Short task:
Write the next part of the mailing-list email about borrowed pointers inside Rust data structures, starting right after its last sentence.

Text excerpt:

Huh, this is _exactly_ my use case. I have data structures which I grow but
never shrink, and I never move anything out of them. This idiom isn't that
uncommon when writing in functional style...

I incrementally build a complex structure that allows quick access to the
same pieces using different criteria (e.g., access a piece by a unique id,
or look it up by a path, or via a direct pointer held by a related piece,
etc.). All accesses are of (possibly mutable) borrowed pointers that live
as long as the whole thing exist. Then when done I can discard the whole
thing.

Sometimes I have a less-complex structure to which I attach a related
"view" structure. The view holds borrowed pointers to pieces of the
original immutable structure, allowing efficient access in new and
interesting ways. When done I can then discard the view and keep the
original.

So basically, I want something that gives me the freedoms granted to
&'static, but only for as long as the "main" structure provably exists.
Something like &'shadow :-)

I found Rust doesn't like these idioms at all. I some cases, where I was
too tired, performance wasn't an issue, and there was no need to send the
whole thing between tasks, I just used @ pointers. Otherwise, I used RcMut,
though this incurs boilerplate access code and hurts performance for no
"real" reason. In critical cases I may end up using unsafe pointers...

Using a macro - hmm. Interesting and if possible, would be a great
solution. I'm not certain what such a macro would expand to, though. It
would need to be something that would express the concept of "I live only
as long as my container structure" _somehow_, and I thought we established
that can't be done...

Thanks,

Oren.

On Mon, Sep 30, 2013 at 4:26 AM, Steven Blenkinsop <[email protected]>wrote:

> Yeah, I was trying to come up with a design a while ago to allow
> intrastructural borrowed pointers, and basically the effect this had was
> that you could never move anything out of the datastructure since that
> would leave dangling pointers. Which means you could grow the structure but
> never shrink it, which is sort of not good.
>
> Now my thought is about whether it would be possible to make a macro which
> allows you to define a safely encapsulated smart node which ensures that
> any intrastructural references meet certain invariants about where they
> point within the structure, but I haven't developed the idea enough to say
> whether you could make something truly general this way.

Listing:
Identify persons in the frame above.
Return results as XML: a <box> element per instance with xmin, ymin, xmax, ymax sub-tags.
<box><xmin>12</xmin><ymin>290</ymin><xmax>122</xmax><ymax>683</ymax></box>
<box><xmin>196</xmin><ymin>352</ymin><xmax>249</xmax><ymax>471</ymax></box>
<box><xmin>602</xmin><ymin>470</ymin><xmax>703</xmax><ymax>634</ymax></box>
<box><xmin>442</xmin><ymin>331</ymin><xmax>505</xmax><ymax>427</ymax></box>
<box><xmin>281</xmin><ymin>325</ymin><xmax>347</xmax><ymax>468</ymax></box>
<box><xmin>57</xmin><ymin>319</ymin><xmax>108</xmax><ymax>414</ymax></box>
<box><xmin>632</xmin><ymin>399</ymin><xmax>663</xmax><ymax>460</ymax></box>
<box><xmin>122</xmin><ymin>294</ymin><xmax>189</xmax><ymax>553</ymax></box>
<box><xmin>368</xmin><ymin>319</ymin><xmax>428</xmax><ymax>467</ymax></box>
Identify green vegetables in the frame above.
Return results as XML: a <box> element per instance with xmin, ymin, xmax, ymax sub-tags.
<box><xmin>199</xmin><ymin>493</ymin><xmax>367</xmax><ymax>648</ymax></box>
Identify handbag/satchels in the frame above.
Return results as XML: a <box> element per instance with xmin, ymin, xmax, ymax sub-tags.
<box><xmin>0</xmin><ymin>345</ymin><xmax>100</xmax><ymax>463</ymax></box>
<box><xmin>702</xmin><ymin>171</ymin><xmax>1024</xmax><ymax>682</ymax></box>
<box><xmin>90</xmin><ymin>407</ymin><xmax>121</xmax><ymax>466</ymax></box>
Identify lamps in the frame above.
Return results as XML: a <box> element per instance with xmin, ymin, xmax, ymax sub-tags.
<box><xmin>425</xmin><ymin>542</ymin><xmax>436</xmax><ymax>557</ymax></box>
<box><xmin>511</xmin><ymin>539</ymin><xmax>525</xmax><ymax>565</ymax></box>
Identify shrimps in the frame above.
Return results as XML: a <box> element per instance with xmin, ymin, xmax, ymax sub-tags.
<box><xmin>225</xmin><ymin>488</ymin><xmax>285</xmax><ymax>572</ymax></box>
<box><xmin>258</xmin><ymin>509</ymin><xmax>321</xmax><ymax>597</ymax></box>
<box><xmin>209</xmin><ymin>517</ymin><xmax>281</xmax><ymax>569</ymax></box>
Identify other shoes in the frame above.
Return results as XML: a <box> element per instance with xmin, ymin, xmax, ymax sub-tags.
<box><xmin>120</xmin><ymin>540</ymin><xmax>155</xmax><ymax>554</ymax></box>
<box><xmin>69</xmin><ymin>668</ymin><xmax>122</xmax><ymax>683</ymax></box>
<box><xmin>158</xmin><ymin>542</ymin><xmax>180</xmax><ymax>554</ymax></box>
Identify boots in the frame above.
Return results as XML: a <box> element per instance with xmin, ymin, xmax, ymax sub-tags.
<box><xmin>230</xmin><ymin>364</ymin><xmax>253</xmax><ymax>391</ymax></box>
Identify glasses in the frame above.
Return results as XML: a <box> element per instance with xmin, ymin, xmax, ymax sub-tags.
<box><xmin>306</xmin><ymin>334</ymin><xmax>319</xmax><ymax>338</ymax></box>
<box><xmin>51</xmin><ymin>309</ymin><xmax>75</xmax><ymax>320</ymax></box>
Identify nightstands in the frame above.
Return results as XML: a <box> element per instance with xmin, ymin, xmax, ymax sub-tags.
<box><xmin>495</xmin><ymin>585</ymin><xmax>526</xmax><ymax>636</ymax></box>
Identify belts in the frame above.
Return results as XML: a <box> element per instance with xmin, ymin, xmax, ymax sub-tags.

The output:
>
>
> On Sun, Sep 29, 2013 at 7:28 PM, Steven Fackler 
> <[email protected]>wrote:
>
>> Foo can't really be used safely. Say that we have
>>
>> struct Bar {
>>     baz: BazPartOfBar
>> }
>>
>> struct Foo {
>>     bar: Bar,
>>     baz: &'magic BazPartOfBar
>> }
>>
>> And let's say we add a `self` syntax to allow field initializers to refer
>> to other fields:
>>
>> let foo = Foo {
>>     bar: Bar {
>>         baz: BazPartOfBar
>>     },
>>     baz: &self.bar.baz
>> };
>>
>> We can't really do much with Foo. If we move it, foo.baz is no longer a
>> valid reference, so that can't happen. We could modify foo.bar in this
>> case, but not if Bar were defined as
>>
>> struct Bar {
>>     baz: ~BazPartOfBar
>> }
>>
>> since foo.baz would point to deallocated memory if we replace self.bar or
>> self.bar.baz.
>>
>> Steven Fackler
>>
>>
>> On Sun, Sep 29, 2013 at 3:15 PM, Tim Kuehn <[email protected]> wrote:
>>
>>> Could you use struct methods for "quick access"? Or is there a reason
>>> this wouldn't fit your use case? Sorry, I haven't followed the whole thread
>>> closely.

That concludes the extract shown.